## WHAT THIS TASK INVOLVES:
In the methods excerpt below, list every symbol defined in the sentence beginning "where" under "2.5 Atmospheric deposition flux," with what each one represents and its unit or value.

DOCUMENT EXCERPT Start Marker

2.4 Quality assurance and control

Quality assurance (QA) and control (QC) involved triplicate analyses of the samples and certified reference materials, which included the standard soil-reference materials (GSS-8 obtained from the National Standard Detection Research Center, Beijing, China). Rh was added as an internal standard to ensure instrument stability and to avoid matrix effects. To ensure the reliability and quality of the data, the recovery values of 10 metals of standard loess reference (GBW07408) ranged from 92% to 105%. The minimum detection limits (MDLs) for Cd, Cr, Cu Mn, Ni, Zn, Pb, and As were 0.03 mg/kg, 0.4 mg/kg, 0.02 mg/kg, 0.3 mg/kg, 0.6 mg/kg, 2.0 mg/kg, 2.0 mg/kg, and 0.4 mg/kg, respectively.

2.5 Atmospheric deposition flux

The atmospheric deposition flux was calculated as follows.

$\mathit{I}=\mathit{Q}\times \mathit{C}(1)$

$\mathit{Q}=\frac{\mathbf{30}\bullet \mathit{M}}{\mathit{S}·\mathit{N}}(2)$

where $I_i$ represents the monthly deposition flux of the metal $i$, mg/m²; $Q$ represents the monthly deposition flux mg/m²; C_i represents the concentration of metal $i$, mg/kg; $M$ represents the total mass of monthly atmospheric deposition sample, g; $S$ represents the area of collection barrel, 0.0601 m²; and N represents number of sampling days, d.

DOCUMENT EXCERPT End Marker
PROVIDED MATERIAL Start Marker

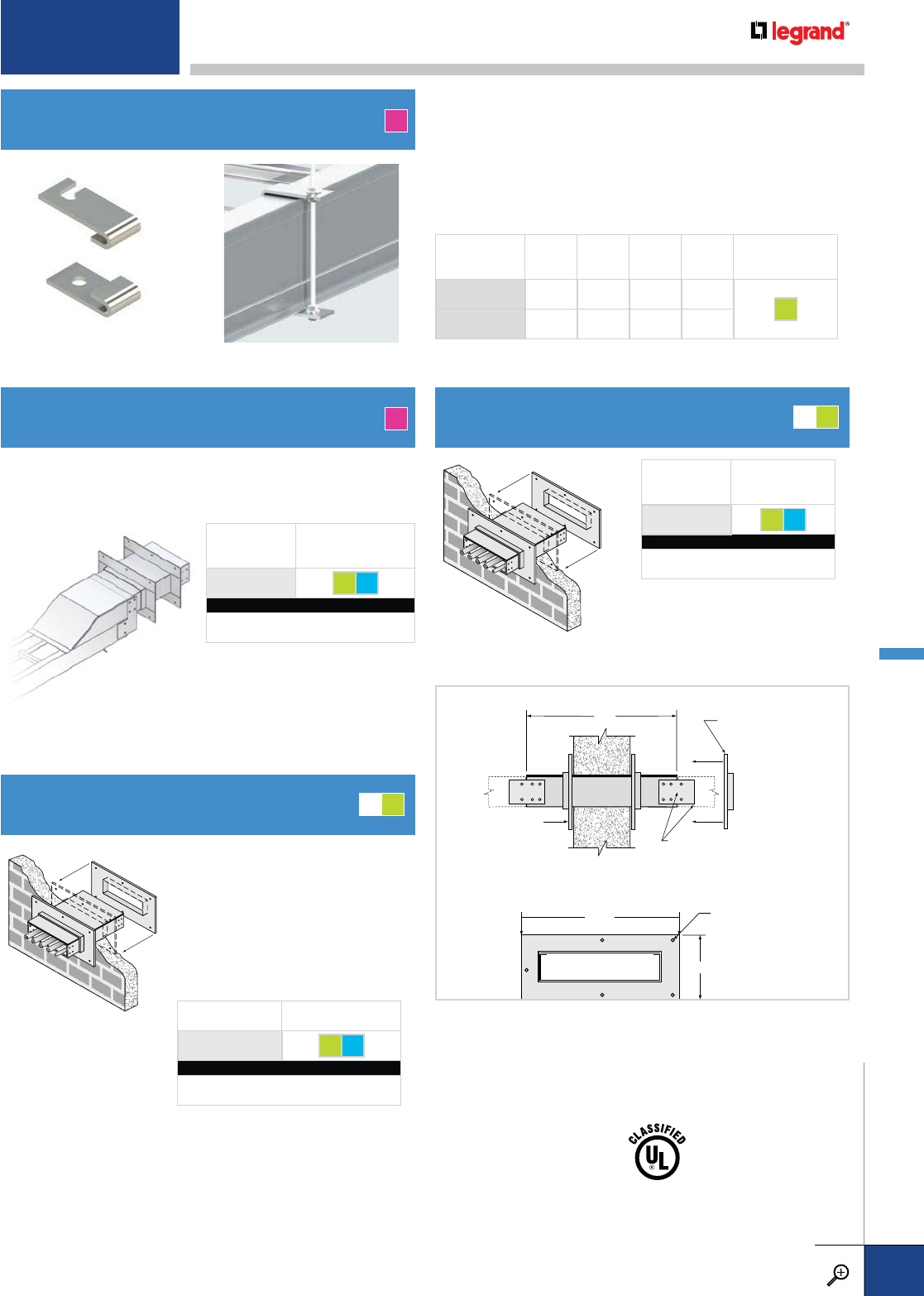 legrand®

CLASSIFIED
UL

PROVIDED MATERIAL End Marker

## OUTPUT:
- I_i: the monthly deposition flux of metal i, mg/m²
- Q: the monthly deposition flux, mg/m²
- C_i: the concentration of metal i, mg/kg
- M: the total mass of the monthly atmospheric deposition sample, g
- S: the area of the collection barrel, 0.0601 m²
- N: the number of sampling days, d